#### Material provided:
* Start *

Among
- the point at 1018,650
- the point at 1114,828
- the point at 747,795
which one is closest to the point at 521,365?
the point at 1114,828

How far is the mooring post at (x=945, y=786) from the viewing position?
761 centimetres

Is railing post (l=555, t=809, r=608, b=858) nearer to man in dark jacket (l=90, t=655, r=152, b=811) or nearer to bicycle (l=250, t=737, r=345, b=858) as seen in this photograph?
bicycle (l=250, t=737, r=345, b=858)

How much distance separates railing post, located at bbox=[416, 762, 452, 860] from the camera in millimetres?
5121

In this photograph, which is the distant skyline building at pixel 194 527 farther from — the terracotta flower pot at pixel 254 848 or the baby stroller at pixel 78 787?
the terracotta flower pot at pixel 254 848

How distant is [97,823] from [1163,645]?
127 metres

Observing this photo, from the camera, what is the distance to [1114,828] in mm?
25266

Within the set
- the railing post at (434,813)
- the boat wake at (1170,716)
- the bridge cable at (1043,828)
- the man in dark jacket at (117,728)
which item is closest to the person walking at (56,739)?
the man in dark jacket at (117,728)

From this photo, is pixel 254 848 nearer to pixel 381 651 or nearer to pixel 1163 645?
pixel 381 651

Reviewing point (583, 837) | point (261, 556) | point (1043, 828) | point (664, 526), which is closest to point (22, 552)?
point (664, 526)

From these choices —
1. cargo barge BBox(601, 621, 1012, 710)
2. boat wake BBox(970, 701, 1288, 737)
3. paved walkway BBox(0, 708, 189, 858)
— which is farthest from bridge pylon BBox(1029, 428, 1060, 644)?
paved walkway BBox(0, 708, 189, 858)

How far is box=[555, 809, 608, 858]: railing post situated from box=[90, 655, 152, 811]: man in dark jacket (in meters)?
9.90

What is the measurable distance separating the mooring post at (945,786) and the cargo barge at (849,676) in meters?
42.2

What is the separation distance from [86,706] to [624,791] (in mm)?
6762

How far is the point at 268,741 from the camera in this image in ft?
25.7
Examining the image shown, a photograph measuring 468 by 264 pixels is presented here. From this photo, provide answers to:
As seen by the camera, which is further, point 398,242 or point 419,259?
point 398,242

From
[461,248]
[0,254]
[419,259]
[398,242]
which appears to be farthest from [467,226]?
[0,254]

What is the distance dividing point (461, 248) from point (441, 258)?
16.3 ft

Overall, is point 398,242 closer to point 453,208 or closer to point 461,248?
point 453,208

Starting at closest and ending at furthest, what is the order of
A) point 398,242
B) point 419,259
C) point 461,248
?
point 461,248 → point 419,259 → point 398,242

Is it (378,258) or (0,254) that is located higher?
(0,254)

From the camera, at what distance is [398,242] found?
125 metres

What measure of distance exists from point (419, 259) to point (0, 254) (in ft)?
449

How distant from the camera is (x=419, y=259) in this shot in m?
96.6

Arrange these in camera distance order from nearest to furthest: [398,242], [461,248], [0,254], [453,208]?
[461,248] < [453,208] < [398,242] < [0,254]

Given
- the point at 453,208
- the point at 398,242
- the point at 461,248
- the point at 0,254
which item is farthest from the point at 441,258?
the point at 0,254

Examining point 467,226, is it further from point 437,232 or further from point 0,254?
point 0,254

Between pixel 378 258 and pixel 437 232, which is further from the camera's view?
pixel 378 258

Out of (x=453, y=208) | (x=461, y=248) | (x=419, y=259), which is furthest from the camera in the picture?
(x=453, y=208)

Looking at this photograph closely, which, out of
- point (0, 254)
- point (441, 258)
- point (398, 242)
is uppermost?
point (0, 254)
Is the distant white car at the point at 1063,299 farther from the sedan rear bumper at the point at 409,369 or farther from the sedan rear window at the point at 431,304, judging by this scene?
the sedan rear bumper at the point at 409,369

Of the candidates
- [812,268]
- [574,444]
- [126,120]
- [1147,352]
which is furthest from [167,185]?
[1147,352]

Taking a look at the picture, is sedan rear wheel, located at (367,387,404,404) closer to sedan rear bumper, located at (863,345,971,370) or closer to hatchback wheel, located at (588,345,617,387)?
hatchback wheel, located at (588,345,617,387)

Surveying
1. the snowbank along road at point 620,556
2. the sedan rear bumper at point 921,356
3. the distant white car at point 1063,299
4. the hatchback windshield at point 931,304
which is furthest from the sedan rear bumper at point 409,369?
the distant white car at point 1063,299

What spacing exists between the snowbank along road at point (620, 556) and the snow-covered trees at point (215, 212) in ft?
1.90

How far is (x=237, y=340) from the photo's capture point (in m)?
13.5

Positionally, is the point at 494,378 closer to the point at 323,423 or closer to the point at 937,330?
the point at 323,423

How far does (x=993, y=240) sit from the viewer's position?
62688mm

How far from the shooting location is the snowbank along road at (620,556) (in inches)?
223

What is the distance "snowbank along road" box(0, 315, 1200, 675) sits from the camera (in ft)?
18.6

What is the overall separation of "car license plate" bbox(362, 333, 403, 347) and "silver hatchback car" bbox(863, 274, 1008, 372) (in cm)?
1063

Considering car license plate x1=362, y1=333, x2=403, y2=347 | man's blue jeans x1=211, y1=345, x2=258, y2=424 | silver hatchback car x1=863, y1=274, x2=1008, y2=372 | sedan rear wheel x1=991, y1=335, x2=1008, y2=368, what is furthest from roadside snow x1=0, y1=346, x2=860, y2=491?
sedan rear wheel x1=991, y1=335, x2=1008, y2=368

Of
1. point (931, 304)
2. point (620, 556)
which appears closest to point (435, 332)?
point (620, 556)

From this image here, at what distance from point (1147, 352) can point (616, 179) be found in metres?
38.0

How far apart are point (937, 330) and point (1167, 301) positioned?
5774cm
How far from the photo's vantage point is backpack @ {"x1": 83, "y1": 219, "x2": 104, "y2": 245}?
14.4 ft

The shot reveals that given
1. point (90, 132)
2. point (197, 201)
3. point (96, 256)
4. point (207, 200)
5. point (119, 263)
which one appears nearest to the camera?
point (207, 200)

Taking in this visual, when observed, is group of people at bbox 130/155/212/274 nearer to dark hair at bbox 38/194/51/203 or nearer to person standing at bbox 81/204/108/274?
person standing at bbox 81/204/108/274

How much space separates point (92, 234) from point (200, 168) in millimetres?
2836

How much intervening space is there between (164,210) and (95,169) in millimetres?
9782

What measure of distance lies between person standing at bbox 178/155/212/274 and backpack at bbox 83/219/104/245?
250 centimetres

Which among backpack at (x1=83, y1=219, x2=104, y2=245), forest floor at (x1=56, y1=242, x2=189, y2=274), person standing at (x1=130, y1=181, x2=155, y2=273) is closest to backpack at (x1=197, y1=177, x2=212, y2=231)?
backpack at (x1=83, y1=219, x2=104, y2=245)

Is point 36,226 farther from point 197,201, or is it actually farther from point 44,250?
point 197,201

* End *

#### Stated problem:
Reproduce the entries word for word, beginning with the line that contains "What measure of distance lies" and continuing through the final line of the entries.

#### Written solution:
What measure of distance lies between person standing at bbox 178/155/212/274 and backpack at bbox 83/219/104/245?
250 centimetres

Which among backpack at (x1=83, y1=219, x2=104, y2=245), forest floor at (x1=56, y1=242, x2=189, y2=274), person standing at (x1=130, y1=181, x2=155, y2=273) is closest to backpack at (x1=197, y1=177, x2=212, y2=231)?
backpack at (x1=83, y1=219, x2=104, y2=245)

Is point 36,226 farther from point 197,201, or is it actually farther from point 44,250?
point 197,201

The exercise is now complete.